"Now if you are going to win any battle you have to do one thing. You have to make the mind run the body. Never let the body tell the mind what to do. The body will always give up. It is always tired in the morning, noon, and night. But the body is never tired if the mind is not tired.”

- George S. Patton, U.S. Army General, 1912 Olympian

Friday, August 7, 2009

Plotting a Course

Finding a training program that fit my schedule was difficult. Many that I looked at required, in addition to the 3-6 requisite runs per week, multiple days of cross-training and lengthy strength training activities. This just doesn't work for me. I have a wife and two young kids, all of whom want, need and deserve as much time and support as I can give them.
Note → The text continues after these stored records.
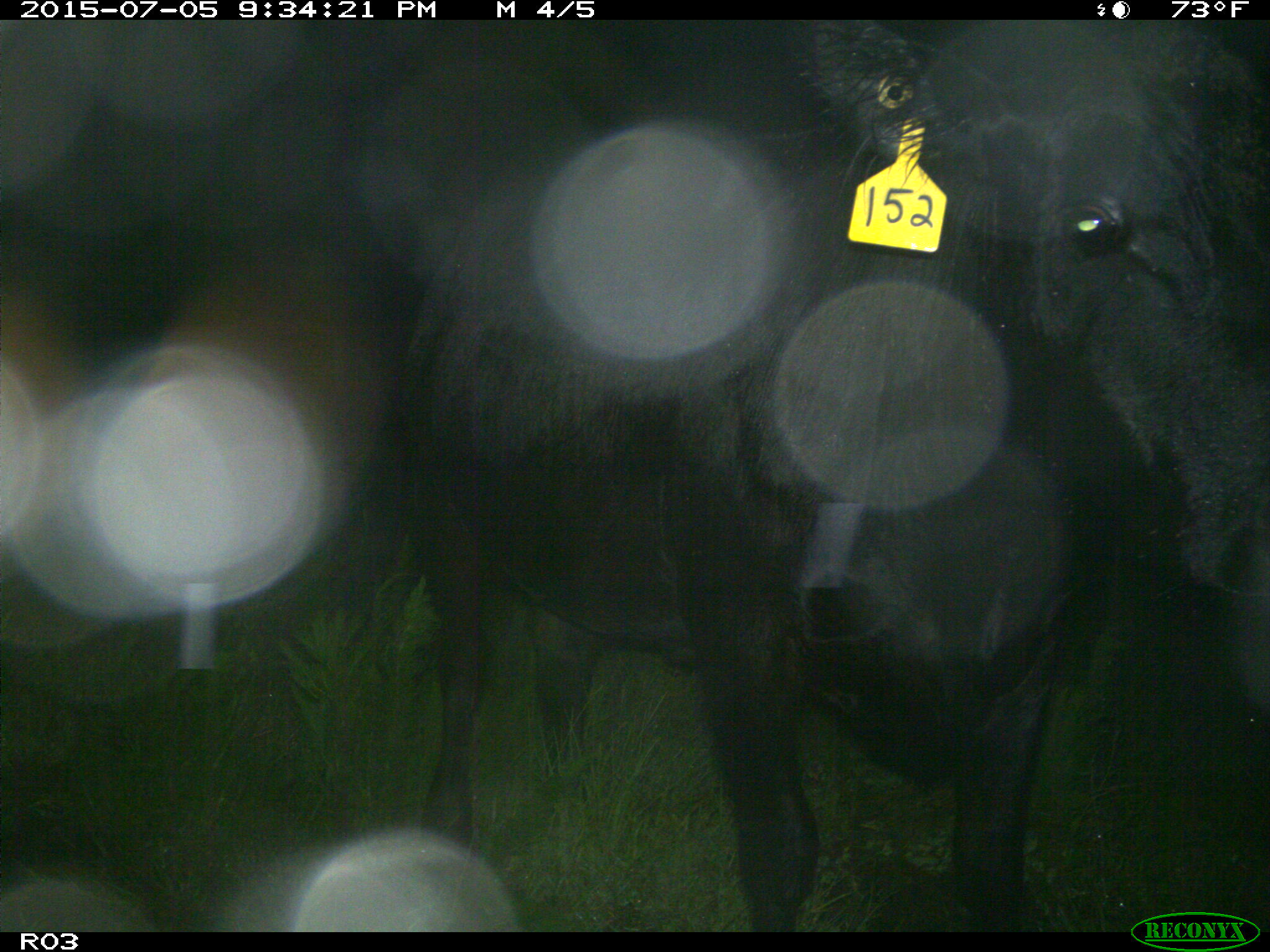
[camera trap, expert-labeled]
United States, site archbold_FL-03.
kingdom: Animalia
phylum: Chordata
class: Mammalia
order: Artiodactyla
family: Bovidae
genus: Bos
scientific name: Bos taurus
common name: domestic cow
Bos taurus (domestic cow).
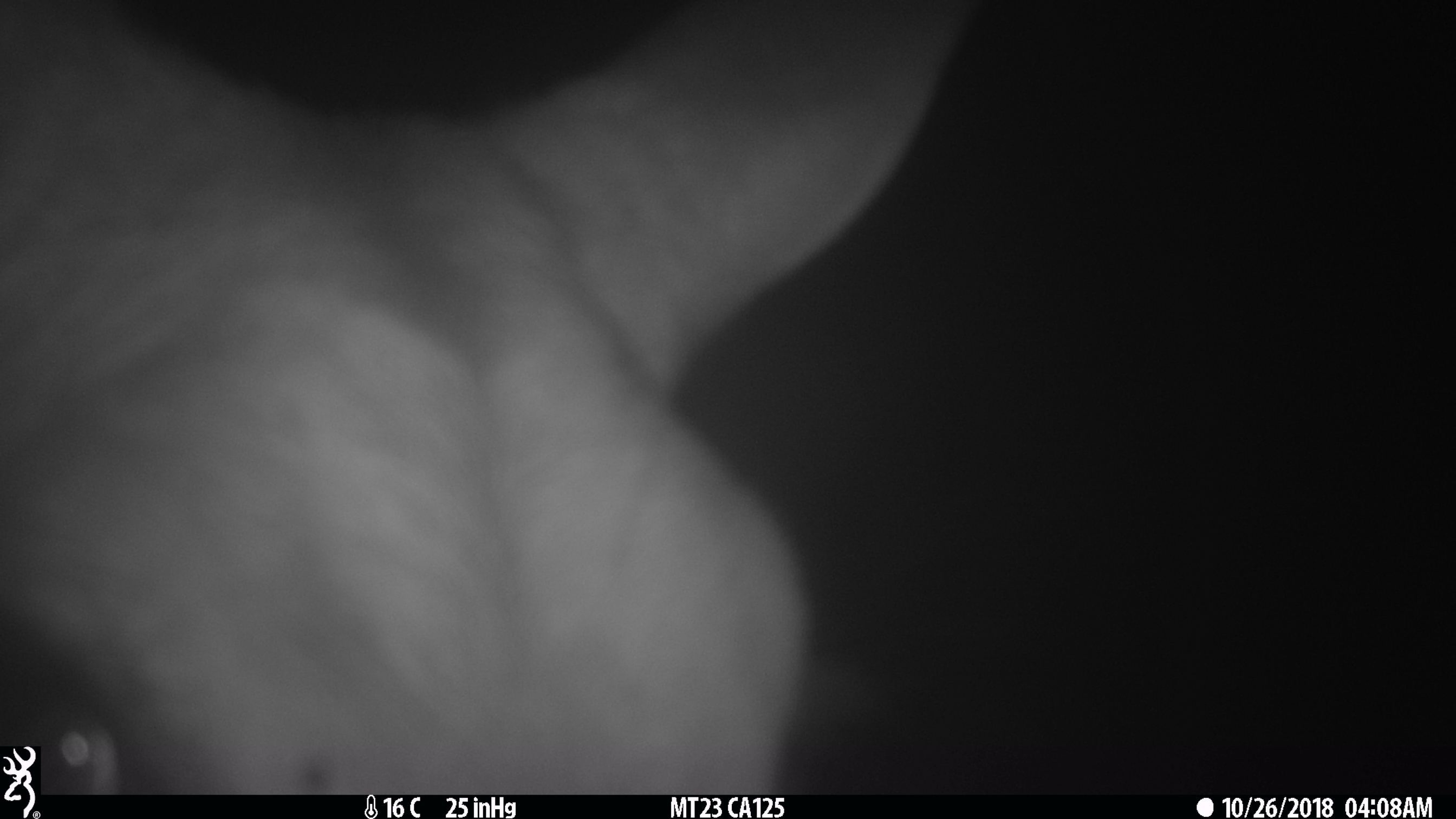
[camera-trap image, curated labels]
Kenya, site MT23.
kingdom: Animalia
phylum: Chordata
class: Mammalia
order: Artiodactyla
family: Bovidae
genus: Tragelaphus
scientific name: Tragelaphus scriptus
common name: bushbuck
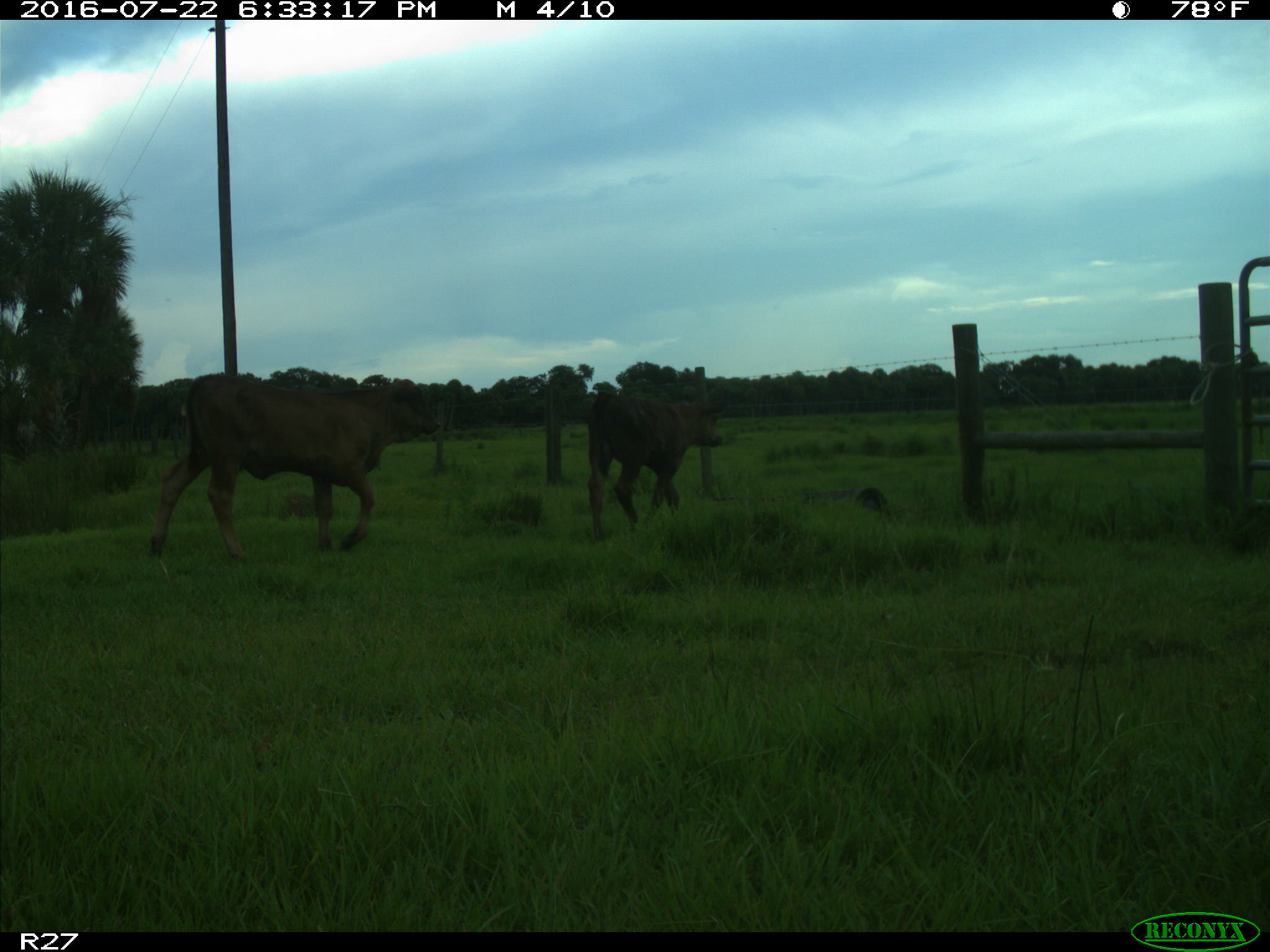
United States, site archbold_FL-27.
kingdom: Animalia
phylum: Chordata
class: Mammalia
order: Artiodactyla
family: Bovidae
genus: Bos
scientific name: Bos taurus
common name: domestic cow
Bos taurus (domestic cow).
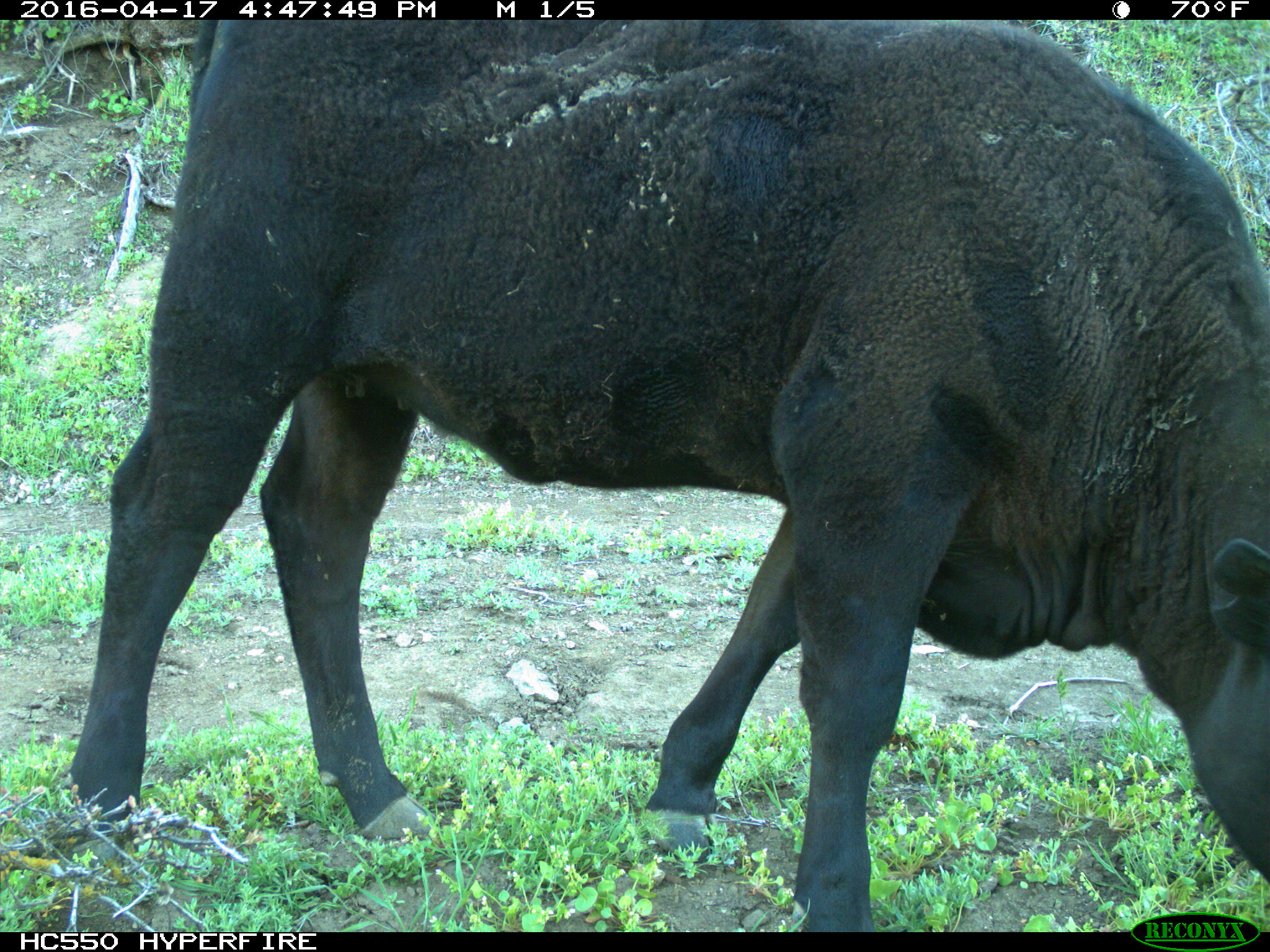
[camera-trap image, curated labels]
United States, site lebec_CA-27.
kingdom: Animalia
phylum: Chordata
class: Mammalia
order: Artiodactyla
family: Bovidae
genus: Bos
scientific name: Bos taurus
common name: domestic cow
I work 45 hours a week. In addition, my current church responsibilities have me teaching a morning scripture study class to a group of high school seniors everyday before school. Combine the lesson/class preparation time and the time spent in class an it amounts to a 15-20 hour/week second job (unpaid). This doesn't leave a lot of discretionary time during the week.

I then found Art Liberman's State of the Art Marathon site (www.marathontraining.com). Before getting to his recommended training schedule, I liked much of what he had to say on a number of subjects, many of which I will probably reference here in the future. His training program is pretty straight forward and in two parts. First, a 19 week buildup program followed by a 17 week training program. He's not real big on cross or strength training (though he doesn't ban it outright by any means) and he's a big proponent of getting enough rest before and afte the longer runs.

To follow this program I needed to add an additional 8 weeks, which I've done by using the first few weeks of the buildup program as my preparation for a 10k on August 15th and another one on September 18th, after which I'll start into week 1. I've also adjusted things so that Sunday is always a rest day (as well as Thursday). Basically it's two or three days a week at first and three or four days a week later on with a longer weekly Saturday run. My strength training will consist of short quick workouts using dumbbells at home--things I can do while taking a break from lesson prep.

As to when to actually run, I think my best bet will be to leave directly from work before going home. Fortunately, there's a huge park with numerous trails within a few blocks of work where I can mark off as many miles as I need. Given the length of the runs, from now until January I should never need longer than about 50-55 minutes to finish. I'm most concerned about January and February, when the runs start to become longer and its too dark and dreary to do it in the morning (I'd have to be done by 5:45am to be able to get ready for class). March through May I might be able to get away with running in the 4:30-5:45am time slot (as a morning person anyway, this isn't a huge deal--the dumb cat wakes me up around that time everyday anyway so she can go outside, it would just be a matter of not crawling back into bed--mind over body, right?).

The time commitment poses the biggest threat to my preparation. I don't worry about the length of the runs or the discipline to do them. But finding the time, or making it rather, will be difficult.